◆ Material para procesar

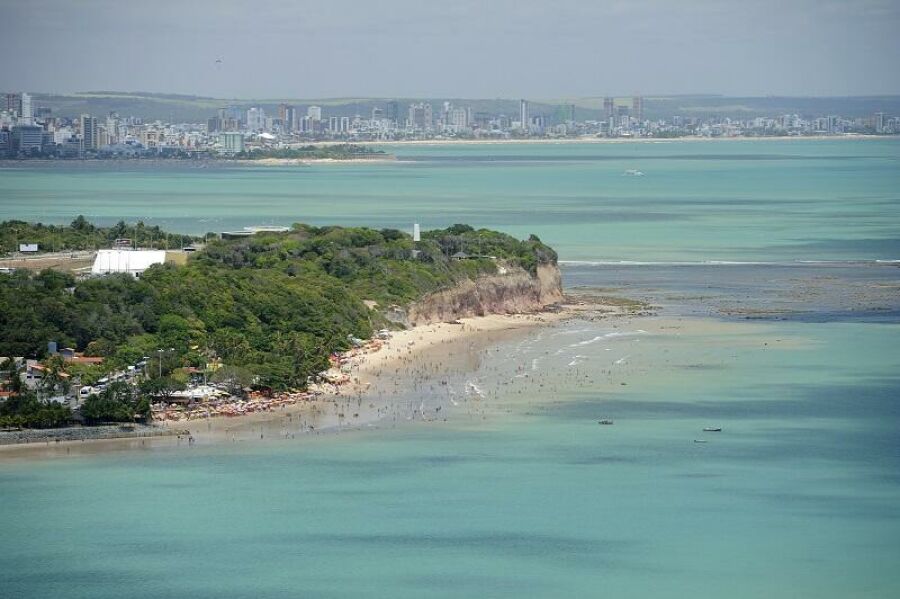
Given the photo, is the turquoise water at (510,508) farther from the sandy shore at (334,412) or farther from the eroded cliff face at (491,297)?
the eroded cliff face at (491,297)

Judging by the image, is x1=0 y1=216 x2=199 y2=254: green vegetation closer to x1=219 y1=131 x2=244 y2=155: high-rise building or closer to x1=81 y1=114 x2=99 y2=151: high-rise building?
x1=219 y1=131 x2=244 y2=155: high-rise building

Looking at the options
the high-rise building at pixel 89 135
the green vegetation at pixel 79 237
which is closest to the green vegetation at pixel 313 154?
the high-rise building at pixel 89 135

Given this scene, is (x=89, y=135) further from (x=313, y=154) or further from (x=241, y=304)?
(x=241, y=304)

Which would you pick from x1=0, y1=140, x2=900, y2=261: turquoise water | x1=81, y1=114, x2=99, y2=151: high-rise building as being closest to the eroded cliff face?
x1=0, y1=140, x2=900, y2=261: turquoise water

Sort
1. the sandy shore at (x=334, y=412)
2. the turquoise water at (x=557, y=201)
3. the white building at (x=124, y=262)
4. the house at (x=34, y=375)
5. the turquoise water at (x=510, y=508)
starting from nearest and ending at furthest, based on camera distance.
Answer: the turquoise water at (x=510, y=508)
the sandy shore at (x=334, y=412)
the house at (x=34, y=375)
the white building at (x=124, y=262)
the turquoise water at (x=557, y=201)

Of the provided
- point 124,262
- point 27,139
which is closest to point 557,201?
point 124,262

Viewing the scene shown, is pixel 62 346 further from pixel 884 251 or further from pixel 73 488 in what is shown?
pixel 884 251
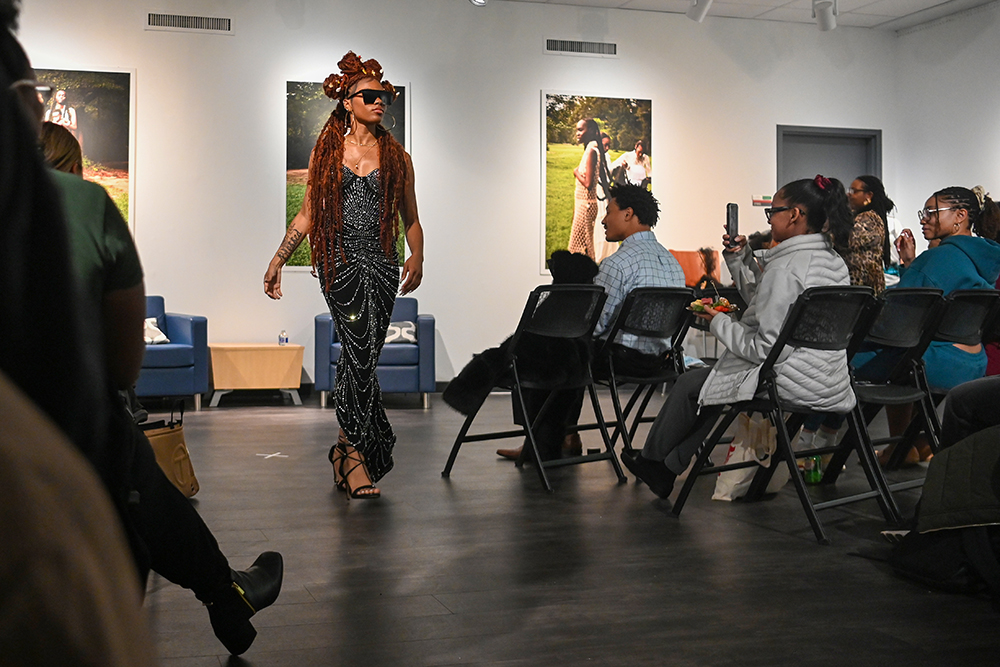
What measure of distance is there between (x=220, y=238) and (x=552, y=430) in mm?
4550

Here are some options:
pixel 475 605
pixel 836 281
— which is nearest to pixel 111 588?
pixel 475 605

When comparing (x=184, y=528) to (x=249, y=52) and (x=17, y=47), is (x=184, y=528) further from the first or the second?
(x=249, y=52)

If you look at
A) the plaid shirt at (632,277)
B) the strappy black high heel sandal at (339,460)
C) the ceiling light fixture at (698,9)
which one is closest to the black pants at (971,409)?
the plaid shirt at (632,277)

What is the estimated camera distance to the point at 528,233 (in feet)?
28.2

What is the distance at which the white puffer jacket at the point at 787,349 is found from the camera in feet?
10.8

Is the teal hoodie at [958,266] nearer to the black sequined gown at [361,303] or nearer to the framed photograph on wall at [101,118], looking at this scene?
the black sequined gown at [361,303]

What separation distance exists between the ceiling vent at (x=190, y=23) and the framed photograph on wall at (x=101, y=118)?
19.1 inches

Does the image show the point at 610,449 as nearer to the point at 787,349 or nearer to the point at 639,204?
the point at 787,349

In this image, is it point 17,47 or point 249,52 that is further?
point 249,52

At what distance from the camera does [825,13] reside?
8227 mm

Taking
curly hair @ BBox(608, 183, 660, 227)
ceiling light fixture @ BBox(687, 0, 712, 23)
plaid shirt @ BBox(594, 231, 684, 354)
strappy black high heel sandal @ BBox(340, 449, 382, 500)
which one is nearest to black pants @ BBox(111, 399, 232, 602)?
strappy black high heel sandal @ BBox(340, 449, 382, 500)

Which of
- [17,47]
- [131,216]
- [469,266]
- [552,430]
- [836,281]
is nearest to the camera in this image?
[17,47]

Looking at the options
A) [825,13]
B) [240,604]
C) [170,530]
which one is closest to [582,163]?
[825,13]

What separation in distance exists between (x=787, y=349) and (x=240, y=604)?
2121 mm
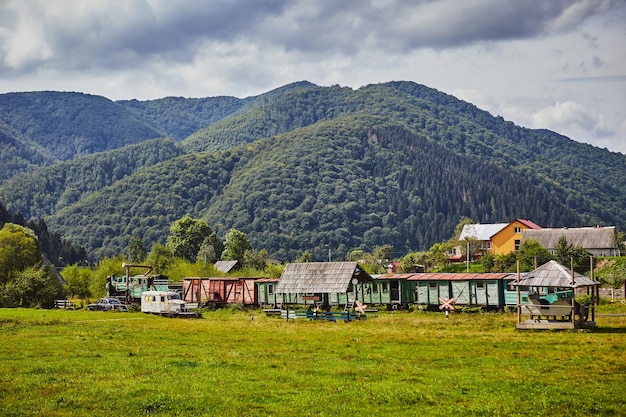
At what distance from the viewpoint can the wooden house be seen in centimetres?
11400

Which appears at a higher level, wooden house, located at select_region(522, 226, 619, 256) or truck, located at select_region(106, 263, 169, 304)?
wooden house, located at select_region(522, 226, 619, 256)

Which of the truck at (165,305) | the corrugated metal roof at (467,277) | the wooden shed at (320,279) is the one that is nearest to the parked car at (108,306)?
the truck at (165,305)

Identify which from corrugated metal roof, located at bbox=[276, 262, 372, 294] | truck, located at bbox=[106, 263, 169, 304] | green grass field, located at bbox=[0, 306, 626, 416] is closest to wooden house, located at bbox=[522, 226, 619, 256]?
corrugated metal roof, located at bbox=[276, 262, 372, 294]

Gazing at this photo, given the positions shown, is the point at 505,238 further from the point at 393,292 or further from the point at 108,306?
the point at 108,306

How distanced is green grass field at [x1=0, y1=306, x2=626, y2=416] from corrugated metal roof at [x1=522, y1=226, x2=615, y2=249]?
75.5 m

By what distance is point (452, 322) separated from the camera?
53.5 metres

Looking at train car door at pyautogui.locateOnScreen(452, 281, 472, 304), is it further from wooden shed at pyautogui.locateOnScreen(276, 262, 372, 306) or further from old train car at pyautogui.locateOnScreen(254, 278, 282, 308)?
old train car at pyautogui.locateOnScreen(254, 278, 282, 308)

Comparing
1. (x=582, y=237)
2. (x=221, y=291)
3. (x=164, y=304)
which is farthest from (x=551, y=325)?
(x=582, y=237)

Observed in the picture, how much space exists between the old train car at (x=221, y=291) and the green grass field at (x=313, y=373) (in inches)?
1441

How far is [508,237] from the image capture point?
137 meters

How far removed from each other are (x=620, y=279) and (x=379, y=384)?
6149 cm

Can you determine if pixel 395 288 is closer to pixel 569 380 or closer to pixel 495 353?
pixel 495 353

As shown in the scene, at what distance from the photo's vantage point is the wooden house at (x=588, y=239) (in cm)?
11400

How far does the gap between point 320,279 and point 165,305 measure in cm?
1498
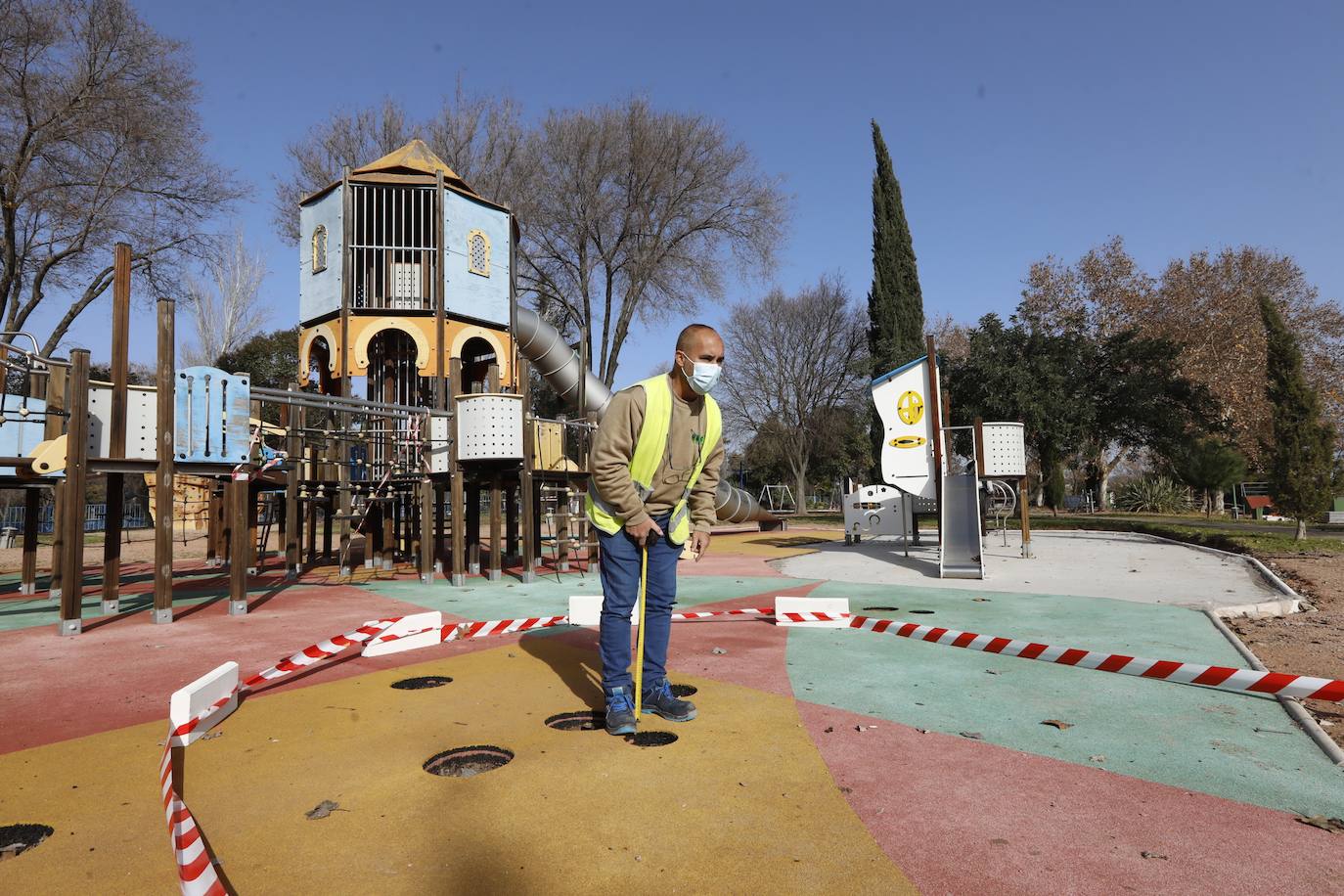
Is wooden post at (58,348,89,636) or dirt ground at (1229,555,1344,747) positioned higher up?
wooden post at (58,348,89,636)

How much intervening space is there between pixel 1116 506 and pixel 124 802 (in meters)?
42.9

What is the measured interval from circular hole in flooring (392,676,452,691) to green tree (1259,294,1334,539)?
19672 mm

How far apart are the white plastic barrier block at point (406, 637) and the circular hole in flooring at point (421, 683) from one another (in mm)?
920

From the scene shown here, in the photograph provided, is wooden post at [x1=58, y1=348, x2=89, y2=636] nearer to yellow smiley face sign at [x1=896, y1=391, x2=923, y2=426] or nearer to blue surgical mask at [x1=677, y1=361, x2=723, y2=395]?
blue surgical mask at [x1=677, y1=361, x2=723, y2=395]

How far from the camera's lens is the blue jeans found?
3.81 meters

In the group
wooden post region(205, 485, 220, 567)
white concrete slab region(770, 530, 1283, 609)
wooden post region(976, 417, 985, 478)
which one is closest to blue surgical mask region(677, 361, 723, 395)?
white concrete slab region(770, 530, 1283, 609)

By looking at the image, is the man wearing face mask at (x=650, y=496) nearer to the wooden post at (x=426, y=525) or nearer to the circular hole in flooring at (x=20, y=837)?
the circular hole in flooring at (x=20, y=837)

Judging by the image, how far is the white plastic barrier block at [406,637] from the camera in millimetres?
5727

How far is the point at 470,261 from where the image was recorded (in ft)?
43.3

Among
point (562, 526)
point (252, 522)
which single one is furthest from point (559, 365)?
point (252, 522)

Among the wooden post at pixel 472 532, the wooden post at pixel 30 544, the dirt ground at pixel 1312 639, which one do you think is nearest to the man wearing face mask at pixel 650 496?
the dirt ground at pixel 1312 639

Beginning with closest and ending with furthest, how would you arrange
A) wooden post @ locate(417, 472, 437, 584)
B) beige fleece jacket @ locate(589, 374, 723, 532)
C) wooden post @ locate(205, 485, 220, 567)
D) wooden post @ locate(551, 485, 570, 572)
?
1. beige fleece jacket @ locate(589, 374, 723, 532)
2. wooden post @ locate(417, 472, 437, 584)
3. wooden post @ locate(551, 485, 570, 572)
4. wooden post @ locate(205, 485, 220, 567)

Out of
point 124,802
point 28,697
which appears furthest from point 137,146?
point 124,802

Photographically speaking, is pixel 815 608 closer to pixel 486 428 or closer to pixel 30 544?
pixel 486 428
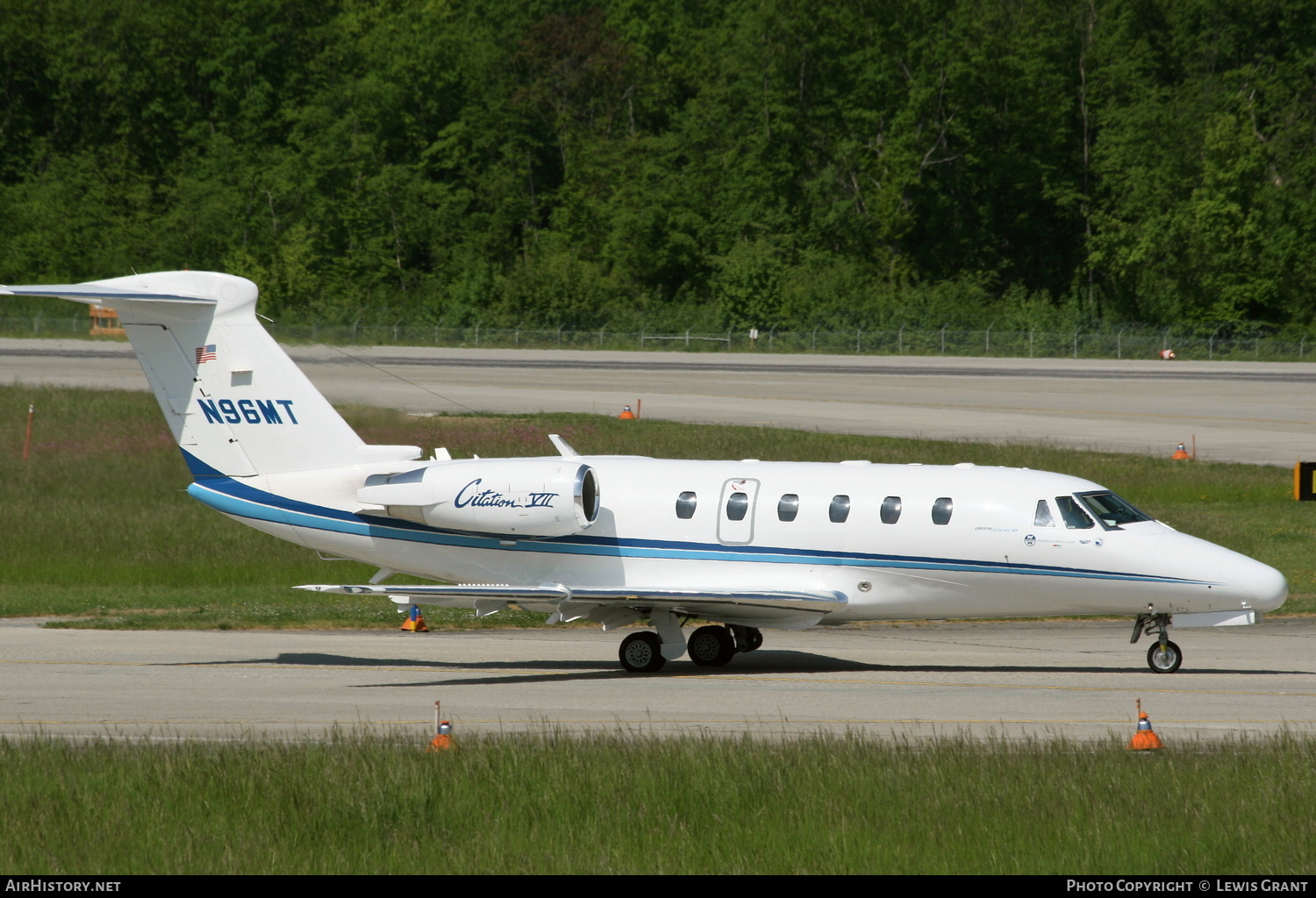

◆ Consigna escrita
Localiza en el material anterior cada línea que contenga la palabra "cliff" y cópiala completa.

◆ Solución del ejercicio
Given the photo, is the turquoise water at (510,508) farther from the sandy shore at (334,412) or farther from the eroded cliff face at (491,297)?
the eroded cliff face at (491,297)
Which would you pick from x1=0, y1=140, x2=900, y2=261: turquoise water | x1=81, y1=114, x2=99, y2=151: high-rise building as being closest to the eroded cliff face?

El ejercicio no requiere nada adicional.